• _PROBLEM DESCRIPTION_
Resume the forum thread below about swapping a Cummins engine into a GM truck, writing on from its last post.

• _SELECTED EXCERPT_
****************

# GM to cummings swap



## 94chevy2500 (Nov 18, 2010)

anyone know where to find wireing harnesses to swap a cummimg 12v 5.9 into a chevy im thinking about doing it this spring ive already decided to restore it might just go the extra step lol


----------



## thesnowman269 (Nov 7, 2009)

whats a cummings?


----------



## mwalsh9152 (Dec 30, 2008)

try Beans Diesel Performance, he does a lot of Cummins swaps

http://www.beansdieselperformance.com/


----------



## 2COR517 (Oct 23, 2008)

thesnowman269;1257462 said:


> whats a cummings?


I think its a part on a sailboat


----------



## Mark13 (Dec 3, 2006)

If you can't spell Cummins maybe the swap is to much for you.

And what wires do you need? Run a mechanical fuel shut off, power to the starter and a way to turn the fuel pump on and off.

****************

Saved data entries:
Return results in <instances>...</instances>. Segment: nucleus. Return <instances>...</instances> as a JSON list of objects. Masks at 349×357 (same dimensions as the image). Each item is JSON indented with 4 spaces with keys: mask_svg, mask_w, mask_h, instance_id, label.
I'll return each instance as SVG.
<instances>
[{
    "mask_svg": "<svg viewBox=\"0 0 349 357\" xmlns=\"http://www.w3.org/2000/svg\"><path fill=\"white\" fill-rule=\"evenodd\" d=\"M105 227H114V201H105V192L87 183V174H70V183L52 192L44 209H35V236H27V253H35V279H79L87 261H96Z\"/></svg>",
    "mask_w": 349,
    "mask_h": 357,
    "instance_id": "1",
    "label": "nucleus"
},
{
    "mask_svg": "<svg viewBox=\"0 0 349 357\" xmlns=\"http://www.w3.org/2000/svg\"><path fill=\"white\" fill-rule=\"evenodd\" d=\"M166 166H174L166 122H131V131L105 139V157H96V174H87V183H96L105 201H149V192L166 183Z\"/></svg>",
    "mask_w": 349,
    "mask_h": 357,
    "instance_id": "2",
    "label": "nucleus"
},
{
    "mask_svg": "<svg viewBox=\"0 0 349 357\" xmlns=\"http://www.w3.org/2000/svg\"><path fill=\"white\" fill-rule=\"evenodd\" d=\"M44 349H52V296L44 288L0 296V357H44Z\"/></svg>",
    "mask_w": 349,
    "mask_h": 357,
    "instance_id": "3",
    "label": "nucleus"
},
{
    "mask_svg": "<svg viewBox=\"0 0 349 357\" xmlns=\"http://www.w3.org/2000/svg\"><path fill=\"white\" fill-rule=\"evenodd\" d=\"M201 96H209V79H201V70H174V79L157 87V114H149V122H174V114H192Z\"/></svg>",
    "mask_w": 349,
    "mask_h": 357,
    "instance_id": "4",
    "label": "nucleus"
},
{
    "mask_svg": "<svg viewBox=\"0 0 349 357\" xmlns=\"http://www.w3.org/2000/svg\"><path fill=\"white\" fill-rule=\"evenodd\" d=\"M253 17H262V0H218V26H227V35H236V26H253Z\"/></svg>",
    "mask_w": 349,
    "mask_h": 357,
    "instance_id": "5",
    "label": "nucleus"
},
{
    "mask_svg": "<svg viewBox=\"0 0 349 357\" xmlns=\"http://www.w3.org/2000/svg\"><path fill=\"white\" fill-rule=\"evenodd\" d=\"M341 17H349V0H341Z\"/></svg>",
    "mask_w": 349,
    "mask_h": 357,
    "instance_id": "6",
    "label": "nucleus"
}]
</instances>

****************

• _RESULT_
If it's inplace of a 6.5 I think the tach on the 6.5 reads off the alternator so just use the 6.5 alternator on the 12v with different brackets. I read into this alot more at one point but don't remember much about it.


----------



## mercer_me (Sep 13, 2008)

First thing, it's Cummins not Cummings. That said keep us posted on how it works out for you. It's always bean my dream to put a 5.9L 24 valve Cummins in a GMC 2500HD with an Allison transmition.


----------



## Ozark Hillbilly (Feb 10, 2011)

I'm not very hopeful that you will find a ready made wiring harness adapter to do what you want. There are just too many possible variations of vehicle year and model wiring harness connector locations and types for it to be likely that someone manufactures that for such a low volume market. What you needed would also depend on whether the transmission was getting swapped also or staying original.

Someone could custom make an adapter for you but it would be expensive for what it was.

I agree with mark13 that it would be by far the best to make the simple modifications needed to the current wiring so that you can operate the engine and get instrumentation


----------



## 94chevy2500 (Nov 18, 2010)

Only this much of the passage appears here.